=== Work to complete ===
Of all the lines below, return only those starting with the line holding "In order to" and going on through the line holding "content_type: image/svg+xml;charset=UTF-8", exactly as written.

◇ ◇ ◇

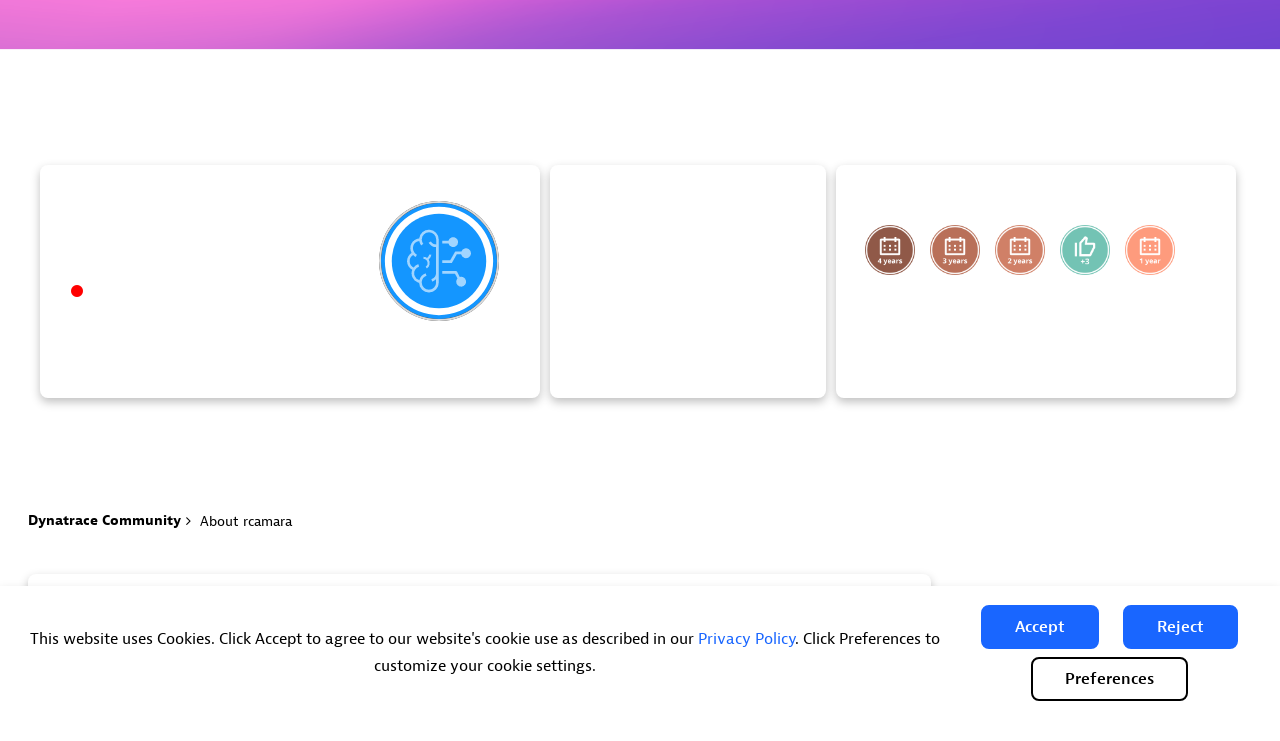

--- FILE ---
content_type: text/html; charset=UTF-8
request_url: https://community.dynatrace.com/t5/user/viewprofilepage/user-id/967
body_size: 1954
content:
<!DOCTYPE html>
<html lang="en">
<head>
    <meta charset="utf-8">
    <meta name="viewport" content="width=device-width, initial-scale=1">
    <title></title>
    <style>
        body {
            font-family: "Arial";
        }
    </style>
    <script type="text/javascript">
    window.awsWafCookieDomainList = ['pssft35649.lithium.com','community.dynatrace.com','answers.dynatrace.com'];
    window.gokuProps = {
"key":"AQIDAHjcYu/GjX+QlghicBgQ/7bFaQZ+m5FKCMDnO+vTbNg96AHZ4WDspB1aFJyVQH2dkUBmAAAAfjB8BgkqhkiG9w0BBwagbzBtAgEAMGgGCSqGSIb3DQEHATAeBglghkgBZQMEAS4wEQQM7W6WqUCbHzul4jDCAgEQgDu69PTxw/7akKqxxDbZaXLC4vs4UibAla0yObX4jAjWnHi++X1x+9kjy7qUhd1j/dlv+Ad8Wd1vFcvx4w==",
          "iv":"EkQVKACUNQAADCEL",
          "context":"3Ldlka8kyhdjfc3TsZlNCmLd8qxi1/z+UIk3/IviugC/UqLAj9SWLg2fE84ZXzCN8FugOLHHmNEAIrDDyC4odb7qP4X2R6tB3QH4B0e3/71+SWt50++vBKw3NVQO/Llyxc0mBrft383McUDVHAbWzctEq+xRjNetGFlZtKG7WvCbgfo5JXPeRPmx/Jbyh6Iyiyk1YysW3wWVyiBoW+U0OrKAgvRAYi3K2exKi1oHUQB9zc83VRGUTSDy5inMg9WruL1ol0OTOj3FbLF8uwwh93zDcdA19s37Ctq+fv5PsNQF1y3ghI86br13ryAb2FPtulkkkGZMiZnnGFQYWiQSJwY/FwK7jiw/AlMVh5M88Dv6g/nrcrJHQxfAnXapLSl/xtl8RUQEZ7wtg2oD89wQpZyS2MoWmo5RX3TiewU="
};
    </script>
    <script src="https://bc0439715fa6.967eb88d.us-east-2.token.awswaf.com/bc0439715fa6/84b2b385efb4/405073f0e175/challenge.js"></script>
</head>
<body>
    <div id="challenge-container"></div>
    <script type="text/javascript">
        AwsWafIntegration.saveReferrer();
        AwsWafIntegration.checkForceRefresh().then((forceRefresh) => {
            if (forceRefresh) {
                AwsWafIntegration.forceRefreshToken().then(() => {
                    window.location.reload(true);
                });
            } else {
                AwsWafIntegration.getToken().then(() => {
                    window.location.reload(true);
                });
            }
        });
    </script>
    <noscript>
        <h1>JavaScript is disabled</h1>
        In order to continue, we need to verify that you're not a robot.
        This requires JavaScript. Enable JavaScript and then reload the page.
    </noscript>
</body>
</html>

--- FILE ---
content_type: image/svg+xml;charset=UTF-8
request_url: https://community.dynatrace.com/t5/image/serverpage/avatar-name/10700_BRND_COMM_Avatars_Blue_AI_150x150/avatar-theme/candy/avatar-collection/Dynatrace_blue/avatar-display-size/profile/version/2?xdesc=1.0
body_size: 714
content:
<svg xmlns="http://www.w3.org/2000/svg" viewBox="0 0 150 150"><defs><style>.cls-1{fill:#fff;}.cls-2{fill:#1496ff;}.cls-3{opacity:0.6;}</style></defs><g id="Blue"><g id="Layer_9" data-name="Layer 9"><circle class="cls-1" cx="75" cy="75" r="72.5"/><path class="cls-2" d="M75,5A70,70,0,1,1,5,75,70.08,70.08,0,0,1,75,5m0-5a75,75,0,1,0,75,75A75,75,0,0,0,75,0Z"/><circle class="cls-2" cx="75" cy="75" r="61.07"/><g class="cls-3"><path class="cls-1" d="M54.84,69.55v2.81a5.37,5.37,0,0,1,2.88,9.9l1.51,2.37A8.18,8.18,0,0,0,61.6,73.12,10.61,10.61,0,0,0,65.18,67l-2.76-.54a7.85,7.85,0,0,1-2.8,4.61A8.12,8.12,0,0,0,54.84,69.55Z"/><path class="cls-1" d="M71.28,53.56a7.79,7.79,0,0,1-6.77-3.85L61.6,51.42c4.4,6.67,9.68,5.52,9.62,5.52s0,10.94.06,32.82a9.33,9.33,0,0,1-6.21,8.76l1.14,3.18a12.72,12.72,0,0,0,5.07-3.35v4.48a9.29,9.29,0,0,1-18.58,0c0-.18,0-.37,0-.55s0-.18,0-.28a9.34,9.34,0,0,1,6.16-7.92l-1.13-3.19a12.73,12.73,0,0,0-8.09,9,9.24,9.24,0,0,1-5.53-13.49,10,10,0,0,1,5.17-4.17L48.22,79a13.32,13.32,0,0,0-6.12,4.41,9.24,9.24,0,0,1-.6-16.12,12.51,12.51,0,0,0,3.4,2.5l1.52-3a9.48,9.48,0,0,1-2.37-1.71l-.76-1a9.2,9.2,0,0,1-1.9-7,9.39,9.39,0,0,1,8.09-7.91A12.59,12.59,0,0,0,52,54.9l2.67-2.07a9.2,9.2,0,0,1-1.93-5.25v-.42a9.29,9.29,0,0,1,18.58,0v6.4ZM49.4,45.77a12.64,12.64,0,0,0-9.87,18.77,12.63,12.63,0,0,0,.89,21.82,12.64,12.64,0,0,0,7.17,16.37,12.85,12.85,0,0,0,1.73.54,12.67,12.67,0,0,0,25.34-.43V47.16A12.67,12.67,0,0,0,49.4,45.77Z"/><path class="cls-1" d="M97.27,101.77a6.36,6.36,0,0,1,1.65-4.27,1.64,1.64,0,0,1-.26-.37l-2.89-5.55H79.31V88H96.85a1.79,1.79,0,0,1,1.58,1l3.39,6.51.06.15a6.38,6.38,0,1,1-4.61,6.13ZM87.2,52.36a6.38,6.38,0,1,0,0-3.55H79.31v3.55Zm4.41,25.16L98,66.38h5.71a6.39,6.39,0,1,0,.21-3.56h-8L89.55,74H79.31v3.56Z"/></g></g></g></svg>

◇ ◇ ◇

=== Task output ===
        In order to continue, we need to verify that you're not a robot.
        This requires JavaScript. Enable JavaScript and then reload the page.
    </noscript>
</body>
</html>

--- FILE ---
content_type: image/svg+xml;charset=UTF-8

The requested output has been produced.